32. Rapuh

47 3 0
                                    

Rizal bercerita dengan muka menahan amarah. Amarah yang selama ini selalu berkeliling ditubuh serta otaknya. Amarah atas segala kekesalannya dengan Zuanita.

"Jadi kesepakatan yang dimaksud mama sama papa itu biar Zaky sama Misha gak tau apa-apa?" tanya Zaky setelah Rizal selesai menceritakan kisah masa lalu yang kelam sekaligus alasan ia bertindak kasar pada Zuanita.

"Misha tau," ucap gadis itu dari atas tangga. Semua disitu terkejut. Dengan mata berkaca-kaca, Misha berbicara, "maafin kesalahan mama, pa. Maaf  ternyata selama ini Misha bukan anak papa." Misha kembali ke kamarnya.

Gadis itu tadi sedang mencoba tidur dikamar. Ia gagal pergi ke alam mimpi karena suara adu mulut papa dan mamanya di lantai satu. Tak lama, adu mulut itu berhenti. Misha pun mengintip apa yang terjadi. Dan ia mendengar semuanya.

"Ya, ibumu yang selalu kamu bela itu yang bersalah. Bagaimana? Bagaimana rasanya setelah tau cerita itu?" tanya Rizal dengan gaya menantang.

Zaky dengan muka merah padamnya yang sejak tadi sedikit ia tundukan, kini beralih menatap mata papanya, berlanjut menatap mata mamanya dengan sorot tajam tapi juga sendu.

"Ma, apa cerita tadi bener?" tanya Zaky pelan pada Zuanita yang sedang tertunduk. Zuanita sudah terisak sejak Rizal mulai bercerita.

Tidak ada jawaban, hanya tubuh Zuanita yang bergetar karena menangis.

Muka Zaky semakin merah membara, "aku kecewa," ucapnya.

Tanpa sepatah kata yang terucap, tanpa pamit, ia pergi dari ruangan berhawa dingin itu. Tak bisa dipungkiri ia sangat terkejut mendengar penuturan papanya. Papanya yang selama ini ia benci ternyata memiliki kisah pahit. Pantas saja papanya selalu memarahi mamanya sekecil apapun kesalahan. Ia juga kecewa. Kecewa akan mamanya yang berbuat tanpa berfikir dimasa lalu. Ia kecewa karena mamanya tidak pernah bercerita kejadian itu padahal selama ini Zaky-lah yang selalu melindungi mamanya dan membelanya. Kali ini ia tidak bisa berpikir jernih dan tak akan membela mamanya.

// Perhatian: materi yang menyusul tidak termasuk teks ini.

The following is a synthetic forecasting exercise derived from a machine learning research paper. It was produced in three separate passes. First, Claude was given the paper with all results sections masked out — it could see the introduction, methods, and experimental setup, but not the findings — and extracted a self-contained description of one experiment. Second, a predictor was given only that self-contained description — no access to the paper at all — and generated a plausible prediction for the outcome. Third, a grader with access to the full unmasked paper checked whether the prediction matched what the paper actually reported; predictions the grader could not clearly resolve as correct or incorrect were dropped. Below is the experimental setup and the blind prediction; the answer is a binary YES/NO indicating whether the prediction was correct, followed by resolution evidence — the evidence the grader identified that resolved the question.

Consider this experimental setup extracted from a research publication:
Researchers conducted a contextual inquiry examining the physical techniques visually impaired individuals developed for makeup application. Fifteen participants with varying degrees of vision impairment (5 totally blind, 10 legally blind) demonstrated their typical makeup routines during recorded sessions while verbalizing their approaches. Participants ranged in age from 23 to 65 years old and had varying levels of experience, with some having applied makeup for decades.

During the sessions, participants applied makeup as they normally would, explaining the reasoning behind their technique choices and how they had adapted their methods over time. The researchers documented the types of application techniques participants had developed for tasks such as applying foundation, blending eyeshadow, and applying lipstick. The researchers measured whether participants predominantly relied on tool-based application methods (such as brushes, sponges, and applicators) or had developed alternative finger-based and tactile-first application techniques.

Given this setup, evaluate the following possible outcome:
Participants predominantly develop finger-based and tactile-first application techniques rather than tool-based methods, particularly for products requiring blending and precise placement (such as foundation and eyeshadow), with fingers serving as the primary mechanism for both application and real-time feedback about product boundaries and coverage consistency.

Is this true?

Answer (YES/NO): YES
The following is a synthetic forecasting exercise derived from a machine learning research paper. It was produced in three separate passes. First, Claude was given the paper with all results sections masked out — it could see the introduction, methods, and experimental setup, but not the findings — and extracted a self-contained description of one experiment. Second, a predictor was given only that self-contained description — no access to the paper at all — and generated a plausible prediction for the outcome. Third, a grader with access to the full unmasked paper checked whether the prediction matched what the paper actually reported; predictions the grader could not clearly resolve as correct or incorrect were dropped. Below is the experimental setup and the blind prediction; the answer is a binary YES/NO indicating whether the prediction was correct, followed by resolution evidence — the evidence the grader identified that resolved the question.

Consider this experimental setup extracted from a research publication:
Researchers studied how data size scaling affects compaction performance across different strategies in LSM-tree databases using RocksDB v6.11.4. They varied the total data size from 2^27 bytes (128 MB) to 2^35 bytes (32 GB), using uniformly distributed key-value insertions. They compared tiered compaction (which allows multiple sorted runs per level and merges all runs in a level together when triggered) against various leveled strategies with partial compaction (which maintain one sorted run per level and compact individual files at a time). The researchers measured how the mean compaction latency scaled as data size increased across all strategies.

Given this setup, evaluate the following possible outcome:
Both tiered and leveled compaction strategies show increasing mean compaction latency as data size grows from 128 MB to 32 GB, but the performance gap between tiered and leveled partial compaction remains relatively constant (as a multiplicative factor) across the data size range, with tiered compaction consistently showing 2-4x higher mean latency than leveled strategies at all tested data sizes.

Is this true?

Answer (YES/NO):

Zaky pergi kekamarnya. Membanting pintunya dan mengunci diri.

"Keparat!"

"Bajingan!"

"Gue benci!"

Segala kata kasar serta ratusan pukulan ia keluarkan dimalam itu. Ia menghancurkan segala barang disekitarnya karena sudah termakan emosi. Rasa kecewa pada mamanya serta rasa bersalah pada papanya membuatnya seperti ini. Tangannya tergores berkali-kali karena menghantam meja belajar, juga lebam karena menghantam dinding kamar. Terakhir, ia meninju cermin dikamarnya hingga tangannya mengeluarkan cucuran darah. Ia lelah. Ia segera mengantongi handphone dan kunci motornya.

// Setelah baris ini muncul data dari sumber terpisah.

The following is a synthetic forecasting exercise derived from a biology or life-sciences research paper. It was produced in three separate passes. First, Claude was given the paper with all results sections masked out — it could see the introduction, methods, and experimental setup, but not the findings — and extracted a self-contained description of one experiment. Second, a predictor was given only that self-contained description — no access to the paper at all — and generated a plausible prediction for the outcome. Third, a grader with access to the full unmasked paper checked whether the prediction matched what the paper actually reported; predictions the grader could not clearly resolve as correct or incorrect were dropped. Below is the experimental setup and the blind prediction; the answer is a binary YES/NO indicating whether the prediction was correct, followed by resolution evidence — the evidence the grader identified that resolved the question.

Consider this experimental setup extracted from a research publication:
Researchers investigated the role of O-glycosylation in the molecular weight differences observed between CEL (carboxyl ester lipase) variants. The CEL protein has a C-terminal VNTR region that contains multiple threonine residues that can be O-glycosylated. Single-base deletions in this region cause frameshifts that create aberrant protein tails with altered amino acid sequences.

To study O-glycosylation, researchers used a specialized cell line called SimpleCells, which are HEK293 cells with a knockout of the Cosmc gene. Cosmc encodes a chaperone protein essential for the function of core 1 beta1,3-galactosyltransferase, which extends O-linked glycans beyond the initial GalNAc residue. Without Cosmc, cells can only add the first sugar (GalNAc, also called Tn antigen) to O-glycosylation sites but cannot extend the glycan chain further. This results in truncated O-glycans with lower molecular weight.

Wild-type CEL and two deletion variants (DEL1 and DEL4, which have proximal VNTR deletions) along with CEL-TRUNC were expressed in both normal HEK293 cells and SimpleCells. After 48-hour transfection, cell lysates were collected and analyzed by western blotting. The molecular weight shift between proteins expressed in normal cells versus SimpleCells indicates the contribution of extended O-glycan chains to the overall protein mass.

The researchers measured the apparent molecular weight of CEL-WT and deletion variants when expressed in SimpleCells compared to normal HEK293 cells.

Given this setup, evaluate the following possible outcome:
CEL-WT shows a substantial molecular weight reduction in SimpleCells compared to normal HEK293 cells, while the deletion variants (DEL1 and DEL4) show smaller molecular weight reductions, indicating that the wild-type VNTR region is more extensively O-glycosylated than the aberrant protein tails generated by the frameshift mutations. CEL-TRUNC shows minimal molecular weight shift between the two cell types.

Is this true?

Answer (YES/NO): NO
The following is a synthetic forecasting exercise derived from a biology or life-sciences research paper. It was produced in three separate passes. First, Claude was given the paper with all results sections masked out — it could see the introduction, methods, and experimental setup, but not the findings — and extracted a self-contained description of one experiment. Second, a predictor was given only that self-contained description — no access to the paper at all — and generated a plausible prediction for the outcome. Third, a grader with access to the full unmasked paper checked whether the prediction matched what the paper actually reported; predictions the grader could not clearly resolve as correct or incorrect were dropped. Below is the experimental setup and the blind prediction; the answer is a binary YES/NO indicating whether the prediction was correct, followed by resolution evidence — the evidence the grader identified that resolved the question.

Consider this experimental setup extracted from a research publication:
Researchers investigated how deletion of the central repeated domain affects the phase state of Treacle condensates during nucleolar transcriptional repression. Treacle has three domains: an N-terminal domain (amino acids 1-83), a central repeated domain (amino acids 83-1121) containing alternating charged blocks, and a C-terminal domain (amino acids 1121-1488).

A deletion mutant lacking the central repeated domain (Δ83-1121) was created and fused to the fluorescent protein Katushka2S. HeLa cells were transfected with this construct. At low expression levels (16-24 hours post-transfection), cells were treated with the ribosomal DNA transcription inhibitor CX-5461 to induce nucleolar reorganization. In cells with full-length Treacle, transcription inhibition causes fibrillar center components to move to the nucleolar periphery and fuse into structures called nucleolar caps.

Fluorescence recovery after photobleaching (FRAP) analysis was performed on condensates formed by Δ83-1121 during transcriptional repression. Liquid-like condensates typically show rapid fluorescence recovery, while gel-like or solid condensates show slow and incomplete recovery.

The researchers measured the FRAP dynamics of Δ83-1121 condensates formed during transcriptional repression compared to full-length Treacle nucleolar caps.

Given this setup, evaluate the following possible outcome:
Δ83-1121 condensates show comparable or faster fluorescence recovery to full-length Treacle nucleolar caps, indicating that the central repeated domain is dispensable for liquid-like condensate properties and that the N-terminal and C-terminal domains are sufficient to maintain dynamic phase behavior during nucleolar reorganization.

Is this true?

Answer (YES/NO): NO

Selepas Zaky dan Misha mengunci diri dikamar, mama dan papanya kembali adu mulut. Kini diiringi tangisan mamanya yang tak kuat melihat kedua anaknya kecewa.

"Liat apa yang kamu perbuat mas!" bentak Zuanita.

"Seharusnya kamu yang sadar! Kamu yang salah disini!" bentak Rizal balik.

Zaky keluar dari kamarnya dan turun ke lantai satu. Ia tak ingin berada dirumah ini untuk saat ini.

Zaky melewati ruang keluarga.

"Mau kemana kamu?!" tanya Rizal.

"Apa tidak cukup mendengar penjelasan tadi, hah? Masih mau membela ibumu?!"

Zaky tak menjawab dan memilih mempercepat langkah keluar rumah. Ia melajukan motornya dengan kecepatan diatas rata-rata. Ia berdoa semoga kekasihnya mau membukakan pintu untuknya. Hanya gadis itu yang bisa menjadi sandarannya.

Tak butuh waktu lama untuk sampai dikediaman Qinta. Sekarang sudah pukul 12 malam dan ia yakin pacarnya sudah tidur. Gerbang rumah Qinta memang tidak dikunci. Ia pun masuk. Salah satu tangannya terus menempel ditelinga. Ia sedang menelepon kekasihnya. Lima panggilan tak diangkat. Ia mencoba mengetuk pintu rumahnya. Sayangnya Bi Sari sudah tidur, sama seperti Qinta. Ia tak tahu harus berbuat apa. Ia pun mengirimkan pesan kepada Qinta.